» Tasks and exercises
**1)** In the forum post about ranges and random numbers, list each distinct identifier that appears in the one-line constructor beginning "this(R input)".
**2)** Shorten the paragraph of the forum post about ranges and random numbers that begins "I'd expect that to produce", keeping its main facts.
**3)** Go on with the forum post about ranges and random numbers from its final sentence.

» Quoted text
=======

Ranges and random numbers -- again

Tue Jun 18 03:15:51 PDT 2013

On 06/18/2013 10:30 AM, Joseph Rushton Wakeling wrote:
> I don't come to that conclusion because I _want_ random ranges to be
> un-.save-able, but because I think without that design choice, there will simply
> be too many ways to unknowingly generate unwanted correlations in
> random-number-using programs.
> 
> I'll follow up on that point later today.

Just as a simple example -- and this involving purely pseudo-random number
generation, not "random ranges" as I've conceived them [*] -- consider the
following:

    auto t1 = rndGen.take(5);
    writeln(t1);

    auto t2 = rndGen.take(5);
    writeln(t2);

I'd expect that to produce two distinct sequences.  In fact it produces two
identical sequences.

I think this must be because, passed a forward range like Mt19937,
std.range.Take uses this constructor:

    this(R input) { _original = input; _current = input.save; }

... and so when rndGen.take(5) is consumed, rndGen itself is not iterated forward.

=======

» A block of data
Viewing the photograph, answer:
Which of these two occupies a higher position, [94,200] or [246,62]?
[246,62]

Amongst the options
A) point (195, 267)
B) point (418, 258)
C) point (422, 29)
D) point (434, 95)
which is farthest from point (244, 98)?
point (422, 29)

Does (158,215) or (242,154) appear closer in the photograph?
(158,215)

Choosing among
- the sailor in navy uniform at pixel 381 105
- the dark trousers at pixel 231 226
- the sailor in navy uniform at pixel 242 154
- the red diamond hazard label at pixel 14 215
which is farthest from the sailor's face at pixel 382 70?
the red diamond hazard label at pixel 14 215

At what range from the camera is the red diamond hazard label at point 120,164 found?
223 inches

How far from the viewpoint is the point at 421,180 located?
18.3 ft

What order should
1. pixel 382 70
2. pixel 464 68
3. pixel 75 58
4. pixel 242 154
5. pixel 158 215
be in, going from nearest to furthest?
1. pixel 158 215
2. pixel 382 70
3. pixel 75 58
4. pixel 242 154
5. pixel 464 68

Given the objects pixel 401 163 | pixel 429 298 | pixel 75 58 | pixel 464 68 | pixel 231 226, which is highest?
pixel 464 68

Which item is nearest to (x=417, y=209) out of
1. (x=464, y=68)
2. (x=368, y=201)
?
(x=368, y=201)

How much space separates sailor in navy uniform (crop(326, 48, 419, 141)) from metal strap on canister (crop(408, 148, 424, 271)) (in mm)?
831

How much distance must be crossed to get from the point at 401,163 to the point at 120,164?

=======

» Response list
**1)** this, R, input, _original, _current, save

**2)** The code was expected to give two different sequences but gives two identical ones.

**3)**
To me that's a very serious potential source of statistical errors in a program,
and it's particularly bad because it's innocuous -- absent the writeln of the
results, it would be easy to never realize what's happening here.

Now imagine the potential consequences for D's use in scientific simulation -- I
don't want to see D get raked over the coals because some researcher's published
simulation results turned out to be spurious ... :-)

I'd be very happy to see a way in which this issue can be resolved while
preserving the opportunity to .save, but I don't personally see one that doesn't
rely on a heavy amount of user virtue to avoid these statistical pitfalls.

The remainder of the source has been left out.